To create a policy file for your site, follow the steps posted here:
http://moock.org/asdg/technotes/crossDomainPolicyFiles/

(Yes, this all applies to every client site you ever delivered.)
Posted by moock at September 10, 2003 12:00 PM
****

There you go.
posted by XiBe at 9:34 AM on September 10, 2003


Well, there. See, I learned something useful and work-related on MeFi today.

Thousands of hours of idle websurfing just became tax-deductible. Or something. Thanks, XiBe.
posted by ook at 10:52 AM on September 10, 2003


Even better than flash, is this Firebird/Mozilla extension to disable it by default. You get a button instead, that says something like "[flash - click to view]". Clicking it loads the flash applet normally. Makes all kinds of annoying things go away.

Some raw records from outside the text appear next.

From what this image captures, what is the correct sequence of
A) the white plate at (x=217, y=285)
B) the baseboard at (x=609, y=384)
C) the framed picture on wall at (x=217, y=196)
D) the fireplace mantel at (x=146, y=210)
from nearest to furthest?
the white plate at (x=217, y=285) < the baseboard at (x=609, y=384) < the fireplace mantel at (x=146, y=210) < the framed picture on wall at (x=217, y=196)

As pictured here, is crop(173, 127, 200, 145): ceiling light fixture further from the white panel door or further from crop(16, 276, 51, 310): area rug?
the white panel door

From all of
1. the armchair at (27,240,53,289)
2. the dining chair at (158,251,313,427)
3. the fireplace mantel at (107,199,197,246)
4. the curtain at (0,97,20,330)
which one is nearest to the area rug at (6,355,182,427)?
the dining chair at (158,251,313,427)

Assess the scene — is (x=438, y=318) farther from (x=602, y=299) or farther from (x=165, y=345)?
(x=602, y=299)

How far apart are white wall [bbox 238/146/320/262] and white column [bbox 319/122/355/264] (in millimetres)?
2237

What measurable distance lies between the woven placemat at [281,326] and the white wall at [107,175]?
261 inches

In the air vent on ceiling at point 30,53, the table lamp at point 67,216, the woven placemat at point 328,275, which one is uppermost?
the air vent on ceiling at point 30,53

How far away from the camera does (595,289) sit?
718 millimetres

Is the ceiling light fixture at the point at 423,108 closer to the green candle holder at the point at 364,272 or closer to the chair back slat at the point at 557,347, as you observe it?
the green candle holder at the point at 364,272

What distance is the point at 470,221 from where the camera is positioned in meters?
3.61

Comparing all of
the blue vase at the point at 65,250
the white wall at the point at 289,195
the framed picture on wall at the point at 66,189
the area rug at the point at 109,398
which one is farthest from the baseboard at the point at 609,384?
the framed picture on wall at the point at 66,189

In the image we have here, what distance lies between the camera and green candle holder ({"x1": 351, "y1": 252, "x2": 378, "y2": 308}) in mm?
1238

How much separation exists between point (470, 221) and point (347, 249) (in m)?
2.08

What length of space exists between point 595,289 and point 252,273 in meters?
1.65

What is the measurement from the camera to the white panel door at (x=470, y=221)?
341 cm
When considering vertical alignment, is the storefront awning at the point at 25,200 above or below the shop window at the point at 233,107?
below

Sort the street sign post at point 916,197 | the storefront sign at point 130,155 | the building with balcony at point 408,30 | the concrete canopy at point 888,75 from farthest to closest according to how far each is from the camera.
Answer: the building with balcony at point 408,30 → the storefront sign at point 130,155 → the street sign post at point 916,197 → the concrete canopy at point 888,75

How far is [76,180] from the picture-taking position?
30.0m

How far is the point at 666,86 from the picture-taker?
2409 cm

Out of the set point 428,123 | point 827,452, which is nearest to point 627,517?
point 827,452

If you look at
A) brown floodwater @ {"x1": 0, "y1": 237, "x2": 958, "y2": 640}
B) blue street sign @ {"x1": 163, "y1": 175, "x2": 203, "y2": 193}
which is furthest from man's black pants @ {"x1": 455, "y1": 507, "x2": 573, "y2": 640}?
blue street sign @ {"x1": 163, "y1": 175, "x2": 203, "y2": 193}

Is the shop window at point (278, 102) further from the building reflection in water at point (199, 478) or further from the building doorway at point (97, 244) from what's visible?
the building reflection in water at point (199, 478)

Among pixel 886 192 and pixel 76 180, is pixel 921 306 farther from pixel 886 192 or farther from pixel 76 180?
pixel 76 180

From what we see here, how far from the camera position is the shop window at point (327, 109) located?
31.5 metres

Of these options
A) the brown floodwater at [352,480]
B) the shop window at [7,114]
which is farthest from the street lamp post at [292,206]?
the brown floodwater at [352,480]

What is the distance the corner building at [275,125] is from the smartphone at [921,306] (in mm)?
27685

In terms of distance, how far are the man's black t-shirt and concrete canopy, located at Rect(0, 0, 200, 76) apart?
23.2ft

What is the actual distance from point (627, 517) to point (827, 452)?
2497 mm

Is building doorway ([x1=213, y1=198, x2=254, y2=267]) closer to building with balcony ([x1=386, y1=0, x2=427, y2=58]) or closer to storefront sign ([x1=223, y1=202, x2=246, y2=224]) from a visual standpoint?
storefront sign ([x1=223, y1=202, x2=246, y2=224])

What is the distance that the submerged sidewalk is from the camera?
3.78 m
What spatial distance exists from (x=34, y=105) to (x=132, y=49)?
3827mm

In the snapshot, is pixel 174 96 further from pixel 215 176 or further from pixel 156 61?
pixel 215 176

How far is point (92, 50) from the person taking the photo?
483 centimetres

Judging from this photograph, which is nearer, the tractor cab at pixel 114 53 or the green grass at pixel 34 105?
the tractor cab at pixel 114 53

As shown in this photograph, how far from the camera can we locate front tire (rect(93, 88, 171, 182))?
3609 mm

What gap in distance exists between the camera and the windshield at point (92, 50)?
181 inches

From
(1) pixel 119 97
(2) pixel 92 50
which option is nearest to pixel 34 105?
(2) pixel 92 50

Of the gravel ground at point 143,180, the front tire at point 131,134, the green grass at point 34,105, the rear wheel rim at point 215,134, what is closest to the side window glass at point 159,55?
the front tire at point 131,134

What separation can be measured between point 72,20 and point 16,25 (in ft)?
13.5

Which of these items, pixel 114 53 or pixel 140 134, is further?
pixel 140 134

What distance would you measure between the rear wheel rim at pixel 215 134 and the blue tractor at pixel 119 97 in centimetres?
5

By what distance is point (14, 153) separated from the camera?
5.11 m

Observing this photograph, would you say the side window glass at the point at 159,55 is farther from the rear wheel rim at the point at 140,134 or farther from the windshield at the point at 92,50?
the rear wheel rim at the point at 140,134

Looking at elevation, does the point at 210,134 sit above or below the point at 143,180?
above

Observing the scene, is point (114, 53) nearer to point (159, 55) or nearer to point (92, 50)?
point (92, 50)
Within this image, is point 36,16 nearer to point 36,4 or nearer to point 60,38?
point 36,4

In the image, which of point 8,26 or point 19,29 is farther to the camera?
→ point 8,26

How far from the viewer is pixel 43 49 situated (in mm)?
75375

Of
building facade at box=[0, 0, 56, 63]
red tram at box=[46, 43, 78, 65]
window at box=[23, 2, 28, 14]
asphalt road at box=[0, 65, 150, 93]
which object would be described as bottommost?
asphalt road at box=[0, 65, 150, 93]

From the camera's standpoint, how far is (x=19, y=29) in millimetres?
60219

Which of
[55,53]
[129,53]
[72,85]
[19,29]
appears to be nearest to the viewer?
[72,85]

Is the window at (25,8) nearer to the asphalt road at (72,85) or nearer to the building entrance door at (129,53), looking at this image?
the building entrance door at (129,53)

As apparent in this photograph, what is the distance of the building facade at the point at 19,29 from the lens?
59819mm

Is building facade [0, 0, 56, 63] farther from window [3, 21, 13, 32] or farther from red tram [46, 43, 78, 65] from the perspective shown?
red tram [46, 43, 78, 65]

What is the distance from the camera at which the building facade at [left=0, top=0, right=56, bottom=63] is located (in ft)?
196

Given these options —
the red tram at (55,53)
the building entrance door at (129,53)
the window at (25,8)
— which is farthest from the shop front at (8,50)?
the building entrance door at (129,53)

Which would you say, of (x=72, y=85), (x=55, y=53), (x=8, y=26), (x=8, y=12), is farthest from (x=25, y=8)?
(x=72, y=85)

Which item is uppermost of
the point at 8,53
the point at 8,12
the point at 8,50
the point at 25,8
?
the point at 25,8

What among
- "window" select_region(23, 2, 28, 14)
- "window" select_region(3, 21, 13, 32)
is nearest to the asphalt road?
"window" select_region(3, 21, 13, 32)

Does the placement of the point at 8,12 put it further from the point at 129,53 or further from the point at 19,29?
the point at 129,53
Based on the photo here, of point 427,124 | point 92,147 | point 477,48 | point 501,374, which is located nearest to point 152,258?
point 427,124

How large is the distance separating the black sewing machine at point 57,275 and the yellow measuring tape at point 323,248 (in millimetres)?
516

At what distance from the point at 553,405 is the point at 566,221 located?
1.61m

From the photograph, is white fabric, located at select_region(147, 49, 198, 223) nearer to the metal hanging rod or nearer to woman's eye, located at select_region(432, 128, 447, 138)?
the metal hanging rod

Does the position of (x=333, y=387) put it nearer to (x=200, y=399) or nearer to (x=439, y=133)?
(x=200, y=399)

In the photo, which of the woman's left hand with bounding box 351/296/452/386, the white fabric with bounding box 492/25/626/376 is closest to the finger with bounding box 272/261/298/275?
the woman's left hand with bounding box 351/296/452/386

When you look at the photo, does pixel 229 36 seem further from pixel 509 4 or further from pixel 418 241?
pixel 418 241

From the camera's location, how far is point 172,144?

Also, I agree with delmoi. If you're selling something, and you have competitors, the quickest way to turn me away from your website is to make me deal with flash navigation. Or java.
posted by duckstab at 12:40 PM on September 10, 2003


This Quadrophoton Converter...it helps me flash?
posted by fatbobsmith at 12:49 PM on September 10, 2003


I am getting so sick of waiting for those damn Flash drop-down, drop-up, drop-sideways, drop-from-out-your-arse excruciatingly slow menus.
Flash developers should be forced to sit and utilize their own sites for eternity, which is a relative term meaning a few minutes in the Flash world of every second = a year.
posted by HTuttle at 1:22 PM on September 10, 2003


There's an Xtension for Mozilla that makes it so flash movies don't play unless you click them first. I highly recommend it - it makes the internet so much less annoying.

/Damnit, Duck already mentioned it. It's worth switching to mozilla for, though, if you haven't gotten it already

/I concede that there's a use for flash, but I still hate Java with a passion.
posted by Veritron at 1:35 PM on September 10, 2003


Flash works on my Altair 8800. . . Well, the LEDs flash, anyway...
posted by hoborg at 1:54 PM on September 10, 2003


I can't knock any technology that made homestarrunner.com possible.